§ Document section:
Content starts
Combining Crank-Nicolson and Runge-Kutta to Solve a Reaction-Diffusion System

We have already derived the Crank-Nicolson method to integrate the following reaction-diffusion system numerically:

$$\frac{\partial u}{\partial t} = D \frac{\partial^2 u}{\partial x^2} + f(u),$$

$$\frac{\partial u}{\partial x}\Bigg|_{x = 0, L} = 0.$$

Please refer to the earlier blog post for details.

In our previous derivation, we constructed the following stencil that we would go on to rearrange into a system of linear equations that we needed to solve every time step:

$$\frac{U_j^{n+1} - U_j^n}{\Delta t} = \frac{D}{2 \Delta x^2} \left( U_{j+1}^n - 2 U_j^n + U_{j-1}^n + U_{j+1}^{n+1} - 2 U_j^{n+1} + U_{j-1}^{n+1}\right) + f(U_j^n),$$

where $j$ and $n$ are space and time grid points respectively.

Rearranging the above set of equations, we effectively integrate the reaction part with the explicit Euler method like so:

$$U_j^{n+1} = U_j^n + \Delta t f(U_j^n).$$

For functions $f$ that change rapidly for small changes in their input (stiff equations), using the explicit Euler method may pose stability problems unless we choose a sufficiently small $\Delta t$.
Content ends
§ Questions on the material:
1) In one to three sentences, explain why the Crank-Nicolson post warns that the explicit Euler method can cause trouble for the reaction part.
2) Please continue the Crank-Nicolson post after its last sentence.
This data comes from a different source than the Crank-Nicolson post.

§ Dataset content:
Content starts
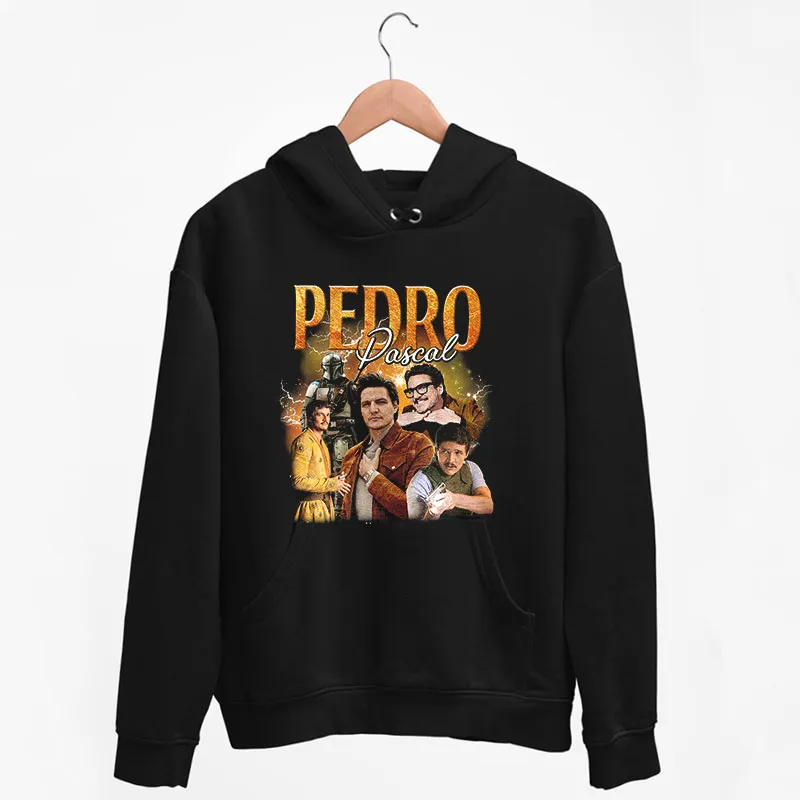 American Actor Pedro Pascal Sweatshirt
Content ends
§ Answers per task:
1) When the function $f$ changes rapidly for small changes in its input, the equations are stiff. For stiff equations, the explicit Euler method may pose stability problems unless $\Delta t$ is chosen sufficiently small.

2)
Therefore, I have been wondering if it would be possible to use a more sophisticated and stable numerical scheme to integrate the reaction part in the context of our Crank-Nicolson scheme.

For instance, to integrate the reaction part with the classical Runge-Kutta method, we would write out the following set of equations instead of the aforementioned one:

$$\frac{U_j^{n+1} - U_j^n}{\Delta t} = \frac{D}{2 \Delta x^2} \left( U_{j+1}^n - 2 U_j^n + U_{j-1}^n + U_{j+1}^{n+1} - 2 U_j^{n+1} + U_{j-1}^{n+1}\right) + \frac{1}{6} \left(k_1 + 2 k_2 + 2 k_3 + k_4 \right),$$

where

$$k_1 = f(U_j^n),$$

$$k_2 = f\left( U_j^n + \frac{\Delta t}{2} k_1 \right),$$

$$k_3 = f\left( U_j^n + \frac{\Delta t}{2} k_2 \right),$$

$$k_4 = f\left( U_j^n + \Delta t k_3 \right).$$

Whether or not doing this makes sense theoretically I am not certain. But going ahead and implementing this to the numerical example we discussed earlier seems to suggest that this does work.

In the following Python code that is mostly a copy of our previous code we compare the time behaviour and accuracy (measured by mass conservation as our reaction diffusion system preserves mass) of the explicit Euler and Runge-Kutta 4 reaction integration.

We realize that the differences between the obtained numerical results are negligible and we shall compare both approaches with a stiffer reaction term another time.

We shall also take a look at more sophisticated measures of numerical stability another time.

In [ ]:
%matplotlib inline

import numpy
from matplotlib import pyplot
In [ ]:
numpy.set_printoptions(precision=3)
In [ ]:
L = 1.
J = 200
dx = float(L)/float(J-1)
x_grid = numpy.array([j*dx for j in range(J)])
In [ ]:
T = 500
N = 1000
dt = float(T)/float(N-1)
t_grid = numpy.array([n*dt for n in range(N)])
In [ ]:
D_v = float(10.)/float(100.)
D_u = 0.01 * D_v

k0 = 0.067
f = lambda u, v: dt*(v*(k0 + float(u*u)/float(1. + u*u)) - u)
g = lambda u, v: -f(u,v)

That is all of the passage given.